A newly discovered high-severity vulnerability in Four-Faith routers is being actively exploited in the wild, potentially affecting over 15,000 internet-connected devices, according to security researchers at VulnCheck.
The vulnerability (CVE-2024-12856), which carries a CVSS score of 7.2, allows attackers to execute operating system commands on Four-Faith router models F3x24 and F3x36. While the flaw requires authentication, devices still using default login credentials remain particularly vulnerable to unauthorized access.
Security researcher Jacob Baines revealed that attackers can exploit the vulnerability through the routers' HTTP interface using the /apply.cgi endpoint. The flaw specifically targets the adj_time_year parameter when modifying system time settings.
VulnCheck researchers observed active exploitation attempts originating from IP address 178.215.238[.]91, which has been previously linked to attacks targeting another Four-Faith router vulnerability (CVE-2019-12168). The current attacks leverage default credentials to exploit CVE-2024-12856 and establish persistent remote access through a reverse shell.

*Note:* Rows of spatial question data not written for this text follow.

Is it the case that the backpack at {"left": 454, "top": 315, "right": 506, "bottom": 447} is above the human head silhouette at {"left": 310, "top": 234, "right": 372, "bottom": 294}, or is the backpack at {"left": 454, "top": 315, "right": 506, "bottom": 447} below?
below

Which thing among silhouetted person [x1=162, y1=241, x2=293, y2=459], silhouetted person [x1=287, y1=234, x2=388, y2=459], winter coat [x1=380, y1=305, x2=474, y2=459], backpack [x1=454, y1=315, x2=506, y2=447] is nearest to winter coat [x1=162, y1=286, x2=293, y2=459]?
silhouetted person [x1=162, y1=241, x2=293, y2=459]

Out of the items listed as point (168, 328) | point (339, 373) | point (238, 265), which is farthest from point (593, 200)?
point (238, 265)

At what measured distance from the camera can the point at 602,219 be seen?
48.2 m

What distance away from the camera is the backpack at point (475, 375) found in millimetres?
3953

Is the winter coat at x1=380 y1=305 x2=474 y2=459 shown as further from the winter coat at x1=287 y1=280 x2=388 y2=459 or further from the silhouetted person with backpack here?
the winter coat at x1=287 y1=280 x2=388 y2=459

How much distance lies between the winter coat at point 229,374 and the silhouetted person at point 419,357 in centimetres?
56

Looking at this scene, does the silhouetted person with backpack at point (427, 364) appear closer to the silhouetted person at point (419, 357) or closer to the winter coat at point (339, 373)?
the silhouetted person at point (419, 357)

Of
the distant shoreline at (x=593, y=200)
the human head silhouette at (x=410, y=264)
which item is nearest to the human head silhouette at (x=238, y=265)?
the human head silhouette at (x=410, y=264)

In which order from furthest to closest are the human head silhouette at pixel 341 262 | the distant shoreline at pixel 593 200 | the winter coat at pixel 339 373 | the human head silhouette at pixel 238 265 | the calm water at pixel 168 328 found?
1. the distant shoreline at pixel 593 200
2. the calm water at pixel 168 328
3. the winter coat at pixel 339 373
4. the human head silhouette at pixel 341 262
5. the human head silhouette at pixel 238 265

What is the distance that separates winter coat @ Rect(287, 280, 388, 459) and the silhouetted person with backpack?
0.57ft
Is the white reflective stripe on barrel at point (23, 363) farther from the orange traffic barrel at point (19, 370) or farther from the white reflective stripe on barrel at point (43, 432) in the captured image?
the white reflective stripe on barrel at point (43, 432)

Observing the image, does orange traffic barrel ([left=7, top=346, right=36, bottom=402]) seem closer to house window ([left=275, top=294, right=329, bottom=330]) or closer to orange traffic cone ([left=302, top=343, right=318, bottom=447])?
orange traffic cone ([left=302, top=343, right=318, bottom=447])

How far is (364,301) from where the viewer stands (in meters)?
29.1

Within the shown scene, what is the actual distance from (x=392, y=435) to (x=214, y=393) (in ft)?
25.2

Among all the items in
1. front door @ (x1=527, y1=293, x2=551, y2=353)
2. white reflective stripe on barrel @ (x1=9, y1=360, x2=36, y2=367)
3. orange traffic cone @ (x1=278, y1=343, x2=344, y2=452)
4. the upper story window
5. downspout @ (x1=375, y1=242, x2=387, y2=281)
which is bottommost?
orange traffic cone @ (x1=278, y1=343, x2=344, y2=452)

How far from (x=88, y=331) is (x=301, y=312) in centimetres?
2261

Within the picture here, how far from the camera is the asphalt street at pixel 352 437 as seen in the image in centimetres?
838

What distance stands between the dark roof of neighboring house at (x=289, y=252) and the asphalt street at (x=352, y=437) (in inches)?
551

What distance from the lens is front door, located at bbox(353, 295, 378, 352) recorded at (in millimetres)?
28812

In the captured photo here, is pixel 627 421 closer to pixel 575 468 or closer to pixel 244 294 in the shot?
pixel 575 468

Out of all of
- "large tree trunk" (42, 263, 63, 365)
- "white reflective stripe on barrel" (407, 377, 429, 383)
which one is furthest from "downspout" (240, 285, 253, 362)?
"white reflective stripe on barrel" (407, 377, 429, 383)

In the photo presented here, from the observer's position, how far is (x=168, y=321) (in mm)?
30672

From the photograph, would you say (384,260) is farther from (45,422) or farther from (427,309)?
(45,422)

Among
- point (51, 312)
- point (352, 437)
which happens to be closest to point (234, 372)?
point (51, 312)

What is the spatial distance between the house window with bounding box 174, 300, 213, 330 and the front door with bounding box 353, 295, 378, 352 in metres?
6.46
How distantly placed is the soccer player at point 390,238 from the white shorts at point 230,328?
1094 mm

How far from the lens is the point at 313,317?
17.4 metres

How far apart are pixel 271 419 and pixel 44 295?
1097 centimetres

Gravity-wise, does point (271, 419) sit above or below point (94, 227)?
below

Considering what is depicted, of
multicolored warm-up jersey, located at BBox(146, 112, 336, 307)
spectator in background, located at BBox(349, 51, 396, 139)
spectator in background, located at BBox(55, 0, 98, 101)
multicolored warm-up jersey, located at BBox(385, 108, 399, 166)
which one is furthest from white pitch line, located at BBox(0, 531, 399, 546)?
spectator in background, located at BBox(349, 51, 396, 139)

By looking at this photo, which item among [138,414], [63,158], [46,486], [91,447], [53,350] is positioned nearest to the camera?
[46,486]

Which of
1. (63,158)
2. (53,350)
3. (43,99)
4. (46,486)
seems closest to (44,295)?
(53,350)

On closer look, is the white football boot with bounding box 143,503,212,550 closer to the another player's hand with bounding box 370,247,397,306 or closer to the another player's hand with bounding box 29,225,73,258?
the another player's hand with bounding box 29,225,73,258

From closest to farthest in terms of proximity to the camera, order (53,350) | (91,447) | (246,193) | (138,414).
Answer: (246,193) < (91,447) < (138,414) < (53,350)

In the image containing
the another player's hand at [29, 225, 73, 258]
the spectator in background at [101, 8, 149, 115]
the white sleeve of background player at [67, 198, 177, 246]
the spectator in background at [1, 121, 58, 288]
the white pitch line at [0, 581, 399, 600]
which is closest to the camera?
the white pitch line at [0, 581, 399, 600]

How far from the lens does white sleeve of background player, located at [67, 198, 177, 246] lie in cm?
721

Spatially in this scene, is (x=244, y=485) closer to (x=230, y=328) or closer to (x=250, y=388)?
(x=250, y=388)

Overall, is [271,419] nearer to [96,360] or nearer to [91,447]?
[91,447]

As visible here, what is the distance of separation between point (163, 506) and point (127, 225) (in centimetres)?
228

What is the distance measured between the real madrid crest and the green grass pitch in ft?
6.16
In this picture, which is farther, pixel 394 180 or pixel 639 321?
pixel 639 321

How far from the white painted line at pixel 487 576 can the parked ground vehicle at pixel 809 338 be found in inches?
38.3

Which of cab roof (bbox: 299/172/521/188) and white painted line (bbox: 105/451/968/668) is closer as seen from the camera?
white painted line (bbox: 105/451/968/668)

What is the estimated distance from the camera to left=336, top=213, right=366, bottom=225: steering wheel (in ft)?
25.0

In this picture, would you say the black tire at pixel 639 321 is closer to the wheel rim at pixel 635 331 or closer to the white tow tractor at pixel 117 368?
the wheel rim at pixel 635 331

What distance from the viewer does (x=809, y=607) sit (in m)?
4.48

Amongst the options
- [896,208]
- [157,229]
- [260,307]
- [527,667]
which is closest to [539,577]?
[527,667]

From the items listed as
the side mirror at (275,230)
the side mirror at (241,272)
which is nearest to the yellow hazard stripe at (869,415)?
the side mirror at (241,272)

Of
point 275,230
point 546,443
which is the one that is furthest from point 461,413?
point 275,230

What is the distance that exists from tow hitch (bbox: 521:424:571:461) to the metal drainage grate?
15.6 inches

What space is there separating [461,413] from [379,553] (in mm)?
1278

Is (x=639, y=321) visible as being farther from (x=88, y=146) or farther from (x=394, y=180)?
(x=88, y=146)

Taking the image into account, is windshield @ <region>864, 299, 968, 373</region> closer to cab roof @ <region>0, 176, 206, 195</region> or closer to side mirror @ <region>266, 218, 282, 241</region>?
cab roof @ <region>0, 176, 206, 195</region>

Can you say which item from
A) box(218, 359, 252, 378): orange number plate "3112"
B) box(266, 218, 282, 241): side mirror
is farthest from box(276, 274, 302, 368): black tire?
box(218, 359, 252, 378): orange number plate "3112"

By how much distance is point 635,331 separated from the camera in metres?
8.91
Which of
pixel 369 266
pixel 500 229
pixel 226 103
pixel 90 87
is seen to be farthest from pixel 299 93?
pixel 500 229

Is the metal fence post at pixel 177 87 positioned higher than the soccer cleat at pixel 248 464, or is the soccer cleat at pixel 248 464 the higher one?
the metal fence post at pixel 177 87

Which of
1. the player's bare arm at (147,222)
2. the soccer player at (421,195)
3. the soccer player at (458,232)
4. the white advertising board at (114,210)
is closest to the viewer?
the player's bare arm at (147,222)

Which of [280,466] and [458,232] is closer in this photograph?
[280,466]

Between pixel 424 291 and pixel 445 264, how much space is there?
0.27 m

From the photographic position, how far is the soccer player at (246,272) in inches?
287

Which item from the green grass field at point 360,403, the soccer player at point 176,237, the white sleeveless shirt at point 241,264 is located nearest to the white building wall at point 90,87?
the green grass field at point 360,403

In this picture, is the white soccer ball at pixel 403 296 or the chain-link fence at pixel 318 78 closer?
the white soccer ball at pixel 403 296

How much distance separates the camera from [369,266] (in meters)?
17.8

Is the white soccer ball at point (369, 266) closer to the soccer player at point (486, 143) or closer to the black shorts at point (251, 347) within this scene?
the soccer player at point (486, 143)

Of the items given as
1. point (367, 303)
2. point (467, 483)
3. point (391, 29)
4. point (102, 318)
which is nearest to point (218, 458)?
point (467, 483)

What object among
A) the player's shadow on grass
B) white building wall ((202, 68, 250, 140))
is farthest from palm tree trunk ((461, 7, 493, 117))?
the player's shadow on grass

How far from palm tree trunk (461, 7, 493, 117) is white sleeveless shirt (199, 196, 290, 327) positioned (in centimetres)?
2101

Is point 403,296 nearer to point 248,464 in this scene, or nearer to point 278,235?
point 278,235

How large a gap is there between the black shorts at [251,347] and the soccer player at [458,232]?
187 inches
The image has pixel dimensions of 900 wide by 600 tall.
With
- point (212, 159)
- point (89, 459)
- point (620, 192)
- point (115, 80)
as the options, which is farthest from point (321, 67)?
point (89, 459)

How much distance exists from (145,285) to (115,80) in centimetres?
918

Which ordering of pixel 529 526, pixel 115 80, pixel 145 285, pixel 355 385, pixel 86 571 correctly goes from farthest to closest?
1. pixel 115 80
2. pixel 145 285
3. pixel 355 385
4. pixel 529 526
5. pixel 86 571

According to data from Censys, more than 15,000 potentially vulnerable Four-Faith routers are currently exposed to the internet. Evidence suggests that exploitation attempts may have begun as early as November 2024.
VulnCheck reported the vulnerability to Four-Faith on December 20, 2024, but no patches are currently available. Users of affected router models are advised to change default credentials immediately to mitigate potential attacks.
The Chinese manufacturer has not yet responded to requests for comment regarding the security issue.